Con la guerra in sottofondo, gli incontri diplomatici di Pechino e Nuova Dehli sono il trionfo della realpolitik del singolo. Macron va da Xi e Putin da Modi. Un bilateralismo che si basa sulle capacità del leader, sulla scia di Donald Trump che fa degli incontri bilaterali l’ago della bussola dei rapporti geopolitici.
Macron e la partita cinese
Emmanuel Macron è tornato in Cina per la quarta volta da quando è all’Eliseo. Durante la scorsa visita a Pechino avvenuta due anni fa il presidente francese si era fatto accompagnare da Ursula von der Layen. Allora, un segnale di unità europea. Oggi, sintomo del bisogno di riequilibrare i rapporti. L’Ue ha un deficit commerciale di 357 miliardi di dollari con la Cina. Xi apre alla possibilità di aumentare le importazioni di prodotti francesi, in cambio di investimenti cinesi da parte di Parigi su mobilità sostenibile, fotovoltaico e transizione green. Se gli accordi economico-commerciali sembrano aver trovato una direzione comunque, il dialogo sull’Ucraina si è rivelato meno fertile. Xi si è lasciato andare solo ad un freddo commento: “La Cina sostiene gli sforzi fatti per raggiungere la pace”.

Il tradimento americano
Il leader di Pechino non si sbilancia, ma lo fa invece Macron. Almeno da quanto è stato fatto trapelare di una telefonata avvenuta tra il presidente francese, l’ucraino Zelensky, il segretario della Nato Rutte e il tedesco Merz: “Gli Usa potrebbero tradire l’Ucraina sui territori”. Il pendolo americano è tornato a spostarsi verso Putin. Nonostante il muro sulle trattative che gli inviati Kushner e Witkoff hanno trovato al Cremlino (dove si è parlato di dividere i punti del negoziato di pace in quattro pacchetti da discutere separatamente), Trump allenta le sanzioni alla compagnia petrolifera russa Lukoil. Le stazioni di servizio situate fuori dal territorio russo possono continuare a operare, anche se i proventi non potranno andare a Mosca. Putin ringrazia il presidente americano esaltando la impegnativa missione di pace che si è incaricato.
Putin ospite da Modi
All’alba della visita a Nuova Delhi il capo del Cremlino definisce i negoziati “necessari” ma “complessi”. Putin non ha intenzione di cedere sui nodi dei negoziati per lui fondamentali: l’ingresso di Kiev nella Nato (vista come un’organizzazione militare e quindi una minaccia per Mosca) e i territori ucraini che la Russia ha annesso unilateralmente nel 2022.

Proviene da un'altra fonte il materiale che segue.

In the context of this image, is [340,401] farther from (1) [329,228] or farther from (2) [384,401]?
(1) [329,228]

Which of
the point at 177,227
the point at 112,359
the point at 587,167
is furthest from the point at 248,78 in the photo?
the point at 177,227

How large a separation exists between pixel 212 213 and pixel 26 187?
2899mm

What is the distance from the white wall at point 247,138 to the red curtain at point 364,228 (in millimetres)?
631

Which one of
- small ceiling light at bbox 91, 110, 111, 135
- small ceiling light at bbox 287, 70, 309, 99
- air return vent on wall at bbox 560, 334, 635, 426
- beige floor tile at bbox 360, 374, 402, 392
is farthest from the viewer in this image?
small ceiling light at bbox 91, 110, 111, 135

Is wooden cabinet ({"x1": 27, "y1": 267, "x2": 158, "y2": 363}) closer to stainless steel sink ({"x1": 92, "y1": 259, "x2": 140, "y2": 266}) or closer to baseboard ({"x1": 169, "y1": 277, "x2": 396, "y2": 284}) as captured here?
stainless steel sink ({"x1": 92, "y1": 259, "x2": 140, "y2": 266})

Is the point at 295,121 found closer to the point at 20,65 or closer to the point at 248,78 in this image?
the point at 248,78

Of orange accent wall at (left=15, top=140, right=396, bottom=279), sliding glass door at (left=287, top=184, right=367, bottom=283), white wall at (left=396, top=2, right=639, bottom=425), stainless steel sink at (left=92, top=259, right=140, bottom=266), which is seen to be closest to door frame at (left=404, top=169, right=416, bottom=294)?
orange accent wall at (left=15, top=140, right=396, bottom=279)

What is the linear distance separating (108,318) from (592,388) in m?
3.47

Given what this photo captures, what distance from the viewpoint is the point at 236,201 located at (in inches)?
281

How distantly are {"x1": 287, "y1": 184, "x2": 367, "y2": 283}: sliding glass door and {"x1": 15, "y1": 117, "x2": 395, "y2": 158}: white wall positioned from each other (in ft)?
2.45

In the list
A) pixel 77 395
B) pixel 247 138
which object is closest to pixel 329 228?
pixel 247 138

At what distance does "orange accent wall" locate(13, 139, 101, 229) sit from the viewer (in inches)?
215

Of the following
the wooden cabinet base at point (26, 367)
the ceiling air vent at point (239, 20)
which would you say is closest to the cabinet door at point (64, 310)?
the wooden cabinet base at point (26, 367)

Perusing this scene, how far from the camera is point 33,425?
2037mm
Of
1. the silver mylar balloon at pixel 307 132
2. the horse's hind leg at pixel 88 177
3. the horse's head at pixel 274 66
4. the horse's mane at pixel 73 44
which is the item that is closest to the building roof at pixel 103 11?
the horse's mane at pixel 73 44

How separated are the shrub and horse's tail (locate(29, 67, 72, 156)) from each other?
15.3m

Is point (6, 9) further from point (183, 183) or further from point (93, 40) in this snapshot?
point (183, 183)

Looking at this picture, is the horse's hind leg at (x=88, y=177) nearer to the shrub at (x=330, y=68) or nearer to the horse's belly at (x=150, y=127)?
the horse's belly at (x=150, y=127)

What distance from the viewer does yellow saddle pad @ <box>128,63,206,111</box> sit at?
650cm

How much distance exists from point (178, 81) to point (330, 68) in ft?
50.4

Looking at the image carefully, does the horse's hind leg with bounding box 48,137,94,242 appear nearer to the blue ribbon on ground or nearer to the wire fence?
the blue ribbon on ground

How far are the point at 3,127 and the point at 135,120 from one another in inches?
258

Intanto Modi accoglie Putin con tutti gli onori. Protagonista di questo bilaterale è ancora il petrolio, di cui l’India è il terzo consumatore mondiale. Dall’inizio della guerra in Ucraina l’acquisto di greggio russo da parte di Nuova Delhi è salito fino a rappresentare il 35% delle importazioni totali a inizio 2025 (dal 2,5% precedente). Per Mosca sono numeri essenziali che finanziano la guerra. Le importazioni sono crollate a seguito dei dazi americani. Punto nevralgico dell’incontro per Putin è quindi quello di rafforzare gli scambi di petrolio e armamenti (di cui Mosca è il principale fornitore per l’India).
Nel quadro del doppio bilaterale Macron tenta di ergersi a leader di un’Europa defilata rispetto a negoziati che hanno sempre più al centro Putin e Trump, mentre il leader del Cremlino con il viaggio in India intende dimostrare che i tentativi di isolare Mosca sono falliti.